Süddeutsche Zeitung

Wirecard:Ex-Spione spähten Spekulanten aus

  • Im Fokus steht eine Aufnahme aus dem vergangenen Juli: Zu hören ist, wie ein Investor damit angibt, über eine bevorstehende kritische Berichterstattung der FT informiert zu sein.
  • Er und sein Geschäftspartner wollten demnach auf fallende Kurse der Wirecard-Aktie wetten.

Von Klaus Ott, Nicolas Richter und Jan Willmroth, Frankfurt

Rami El Obeidi ist schon länger nicht mehr im Amt, aber sein Wissen von damals kann er offenbar noch gut gebrauchen. Nach dem Sturz des Regimes von Muammar al-Gaddhafi im Jahr 2011 und dem Tod des Diktators war El Obeidi eine Weile Chef des Auslandsgeheimdienstes der Übergangsregierung. Acht Jahre später macht der frühere Rebell El Obeidi wieder von sich reden, und zwar als angeblicher Aktionär des deutschen Zahlungsdienstleisters Wirecard. Er soll in London zwei Detekteien beauftragt haben, mehrere Investoren und Hedgefonds-Manager zu überwachen. Ziel war es offenbar, ihnen Marktmanipulation mit der Wirecard-Aktie nachzuweisen.

Einem Bericht der Financial Times zufolge habe El Obeidi zwei Detekteien mit der Überwachungsaktion beauftragt, die intern den Titel "Palldium Phase 2" getragen habe. Eine der Detekteien wird von einer früheren Anti-Terror-Agentin des britischen Geheimdienstes geführt, die andere von einem einstigen britischen Elitesoldaten. In ihrem Bericht bezieht sich die Zeitung auf ein internes Protokoll einer der Detekteien sowie auf zwei mit der Angelegenheit vertraute Personen. Zu den überwachten Investoren gehörte demnach unter anderem der prominente Londoner Hedgefonds-Manager Crispin Odey. Mindestens acht Personen sollen überwacht worden sein, von insgesamt 28 Privatdetektiven. El Obeidi habe Vertrauten erzählt, er sei Anteilseigner von Wirecard.

Detektiv als Gesprächspartner

Im Fokus steht auch diesmal eine Tonbandaufnahme aus dem vergangenen Juli. In der Aufnahme ist zu hören, wie ein Investor damit angibt, über eine bevorstehende kritische Berichterstattung der FT informiert zu sein. Er und sein Geschäftspartner versuchen ihr Gegenüber zu überzeugen, ihnen Geld zu geben, um auf einen fallenden Kurs der Wirecard-Aktie zu wetten. Die beiden waren offenbar über eine Anfrage der FT an Wirecard und eine mögliche kritische Berichterstattung der Zeitung informiert. Hätten sie in Erwartung fallender Kurse ihre Informationen zu Geld gemacht, wäre das strafbar gewesen.
▬▬▬▬▬▬▬▬▬▬
▶ _AUFGABEN_
a - Beantworte anhand des Wirecard-Artikels:
(i) Welches Amt hatte Rami El Obeidi nach dem Sturz des Gaddhafi-Regimes eine Weile inne?
(ii) Von wie vielen Privatdetektiven sollen die Personen insgesamt überwacht worden sein?
(iii) Aus welchem Monat stammt die Tonbandaufnahme?
b - Gib aus dem Wirecard-Artikel den Abschnitt von „Wirecard:Ex-Spione spähten Spekulanten“ bis „der Wirecard-Aktie wetten.“ wortgetreu wieder.
c - Schreibe den Wirecard-Artikel im Anschluss an seinen letzten Satz weiter.
Die Datensätze werden hierfür nicht benötigt.

▶ _DATENSATZAUSZÜGE_
▬▬▬▬▬▬▬▬▬▬
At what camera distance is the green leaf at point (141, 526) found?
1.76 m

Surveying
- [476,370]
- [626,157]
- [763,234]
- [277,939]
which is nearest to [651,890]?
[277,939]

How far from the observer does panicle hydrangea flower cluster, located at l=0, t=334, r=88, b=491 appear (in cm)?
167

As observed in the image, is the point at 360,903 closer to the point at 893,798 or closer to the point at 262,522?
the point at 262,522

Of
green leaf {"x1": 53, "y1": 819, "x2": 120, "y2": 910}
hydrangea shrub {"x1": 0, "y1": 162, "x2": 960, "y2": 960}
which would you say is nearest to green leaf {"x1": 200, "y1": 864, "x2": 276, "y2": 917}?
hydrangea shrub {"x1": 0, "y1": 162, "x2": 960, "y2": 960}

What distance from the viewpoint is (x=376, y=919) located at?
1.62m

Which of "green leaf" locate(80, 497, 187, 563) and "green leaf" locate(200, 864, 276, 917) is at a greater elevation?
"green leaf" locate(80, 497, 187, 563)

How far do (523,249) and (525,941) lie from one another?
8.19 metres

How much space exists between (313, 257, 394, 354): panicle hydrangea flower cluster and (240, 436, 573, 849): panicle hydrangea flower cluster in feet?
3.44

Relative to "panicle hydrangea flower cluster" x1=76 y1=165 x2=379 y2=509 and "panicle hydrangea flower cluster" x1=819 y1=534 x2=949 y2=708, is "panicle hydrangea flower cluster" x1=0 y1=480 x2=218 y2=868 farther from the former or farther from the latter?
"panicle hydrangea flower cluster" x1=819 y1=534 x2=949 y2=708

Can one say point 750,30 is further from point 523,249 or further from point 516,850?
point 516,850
▬▬▬▬▬▬▬▬▬▬
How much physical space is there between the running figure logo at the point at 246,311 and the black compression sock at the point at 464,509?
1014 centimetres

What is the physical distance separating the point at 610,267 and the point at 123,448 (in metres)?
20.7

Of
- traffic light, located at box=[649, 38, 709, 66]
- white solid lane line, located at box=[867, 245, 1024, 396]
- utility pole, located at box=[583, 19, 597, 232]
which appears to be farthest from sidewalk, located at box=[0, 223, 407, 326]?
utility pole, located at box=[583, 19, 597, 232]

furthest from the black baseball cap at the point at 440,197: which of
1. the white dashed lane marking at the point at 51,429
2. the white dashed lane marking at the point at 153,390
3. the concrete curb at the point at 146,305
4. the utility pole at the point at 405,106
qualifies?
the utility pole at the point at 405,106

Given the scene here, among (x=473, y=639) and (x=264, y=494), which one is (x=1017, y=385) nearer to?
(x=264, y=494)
▬▬▬▬▬▬▬▬▬▬
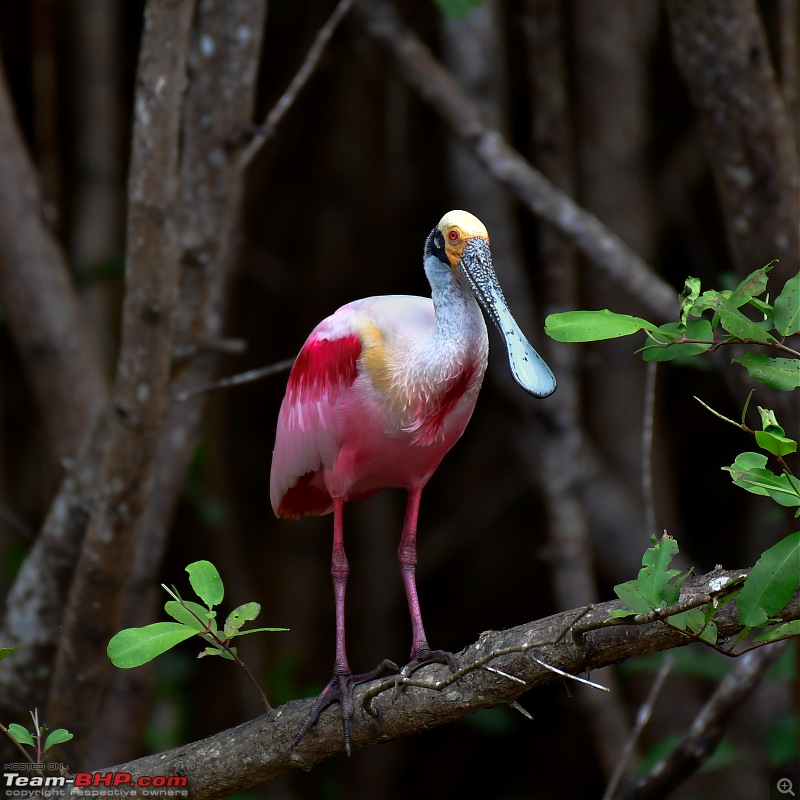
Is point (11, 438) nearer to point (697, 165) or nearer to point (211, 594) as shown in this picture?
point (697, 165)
▬▬▬▬▬▬▬▬▬▬
▶ _LÖSUNGEN_
a -
(i) Chef des Auslandsgeheimdienstes der Übergangsregierung
(ii) 28
(iii) Aus dem vergangenen Juli

b -
Wirecard:Ex-Spione spähten Spekulanten aus

  • Im Fokus steht eine Aufnahme aus dem vergangenen Juli: Zu hören ist, wie ein Investor damit angibt, über eine bevorstehende kritische Berichterstattung der FT informiert zu sein.
  • Er und sein Geschäftspartner wollten demnach auf fallende Kurse der Wirecard-Aktie wetten.

c -
Zu einer Berichterstattung kam es dann nicht unmittelbar. Und was die Investoren nicht wussten: Ihr Gesprächspartner war ein Detektiv, der ihnen Manipulationen nachweisen wollte. Der Audiomitschnitt landete später unter anderem bei Wirecard, beim Handelsblatt, das bereits eine Woche später über die Szene berichtete, sowie auf einer anonymen Webseite, woraufhin die Aufnahme in den sozialen Medien und in Internetforen Verbreitung fand. Wirecard teilte auf Anfrage mit, die Aufnahme sei "zunächst anonym zu Verfügung gestellt" worden. "Im Rahmen der Kooperation mit Ermittlungsbehörden haben sich im Nachgang einzelne involvierte Personen zu erkennen gegeben", erklärte eine Sprecherin. Man bedaure, dass man diesbezüglich keine Detailinformationen teilen könne. Mit Blick auf den früheren libyschen Geheimdienstchef hieß es, Wirecard stünde in keiner Beziehung zu El Obeidi. Dem Konzern lägen keinerlei Informationen hinsichtlich einer möglichen Beteiligung an Wirecard vor.

Schon 2016 waren offenbar Detektive unterwegs

In Konzernkreisen heißt es, man habe erst mit einigen Tagen Verzögerung herausgefunden, dass El Obeidi hinter der Aktion gesteckt habe. Er habe die beiden Spekulanten aus eigenem Antrieb überführen wollen; er habe auf eigene Rechnung Detektive beauftragt und Wirecard dann das Audiomaterial zur Verfügung gestellt. Der Konzern gab das Material an die Staatsanwaltschaft in München weiter, die zu diesem Zeitpunkt bereits unter anderem gegen die beiden Investoren wegen des Verdachts der Marktmanipulation ermittelte. Dem Vernehmen nach hat der Konzern den Ermittlern aber nicht mitgeteilt, wer die Aufnahme in Auftrag gegeben hatte.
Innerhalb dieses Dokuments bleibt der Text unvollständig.